Even more concretely,
With this, they saw that:
Note that the simpler behaviors here also seem to kind of feel like the “skip trigrams” model that the Anthropic mathematical framework paper proposes, but that is for the attention heads not the MLP. Also, this paper doesn’t talk about in-context learning in the attention head, whereas the MLP is doing the opposite - word-specific learning. How do these interact? It somewhat feels like they are learning similar things but in different ways.
They also sort of discuss that later layers seem more focused on output than the earlier layers.
They also suggest that MLPs contribute small parts to the residual stream, which get combined into the answer. This is pretty agreeable with our current mental model of the residual stream which implies that vectors get sharpened while flowing through the network, with the resdidual stream used as a basis.
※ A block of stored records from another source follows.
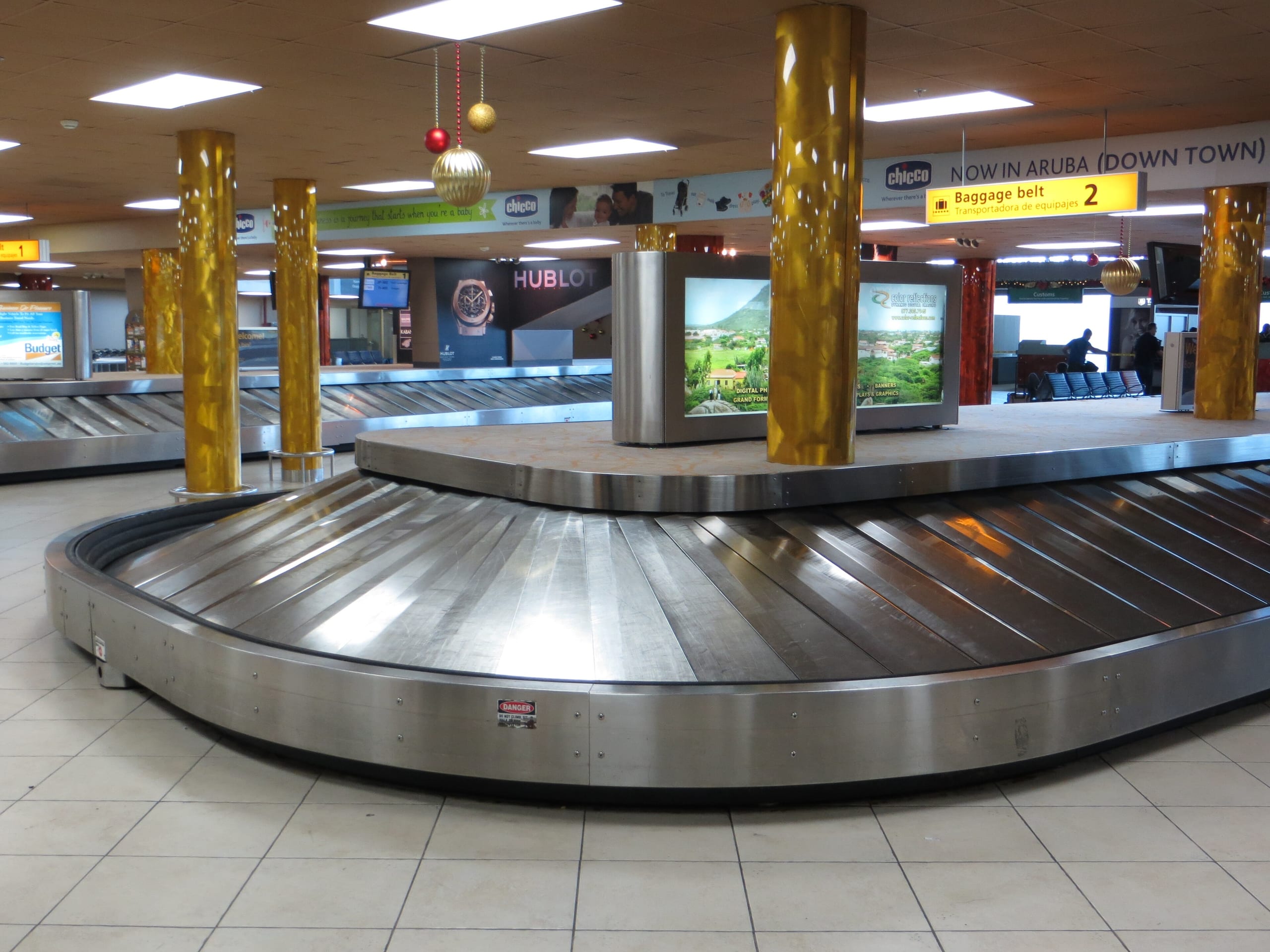 An empty baggage carousel between gold pillars in the arrivals hall at Queen Beatrix International Airport, Aruba
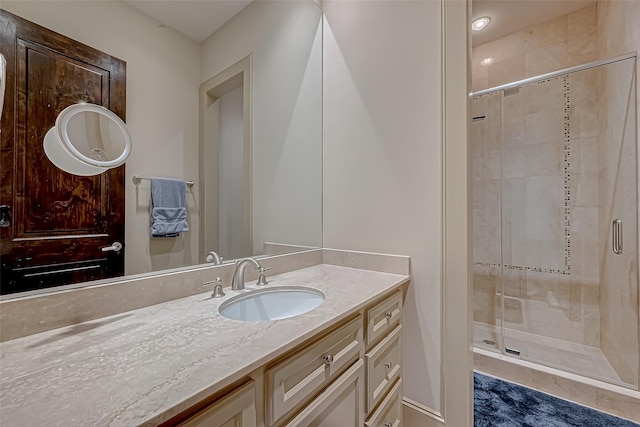 bathroom with a shower with door and vanity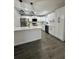 Modern kitchen with white cabinets, stainless steel appliances, and a large island at 3522 E Kaley Ave, Orlando, FL 32806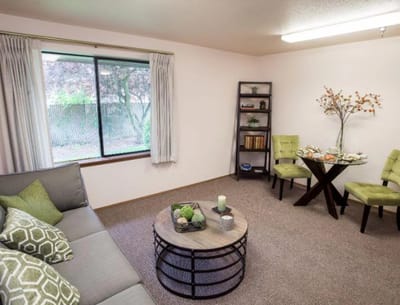 Bright common area with seating and decor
This paper seems to be the one that one of the NGW2 talks applying this to MNIST was based on.
Modern GPUs tend to be memory-bound and not CPU-bound because CPU scaled has moved faster than memory.
Major tricks:
Use all of the above tricks when calculating the attention head. In particular, reduce the cost of the sequence^2 attention scores by fusing the entire attention head into one kernel.
To do this, the matrices need to be tiled. Softmax is difficult because it requires computing across the entire row, but online softmax avoids this by doing a lclever math trick and doing a running calc of the denominator.
FlashAttention also prefers recomputing certain parts (attention scores) during the backprop instead of storing/loading from memory.
FlashAttention is different in that it is just as correct/precise as vanilla attention, but with less memory access for better arithmetic intensity (how much math per byte moved).
This was mostly review from assignment 1 of cs336 so I won’t have much here.
Keep sampling the k best sequences so far and return a full output at the end that has the best loss. More likely to get a sequence with good loss overall, uncovers hidden sequences that have good loss.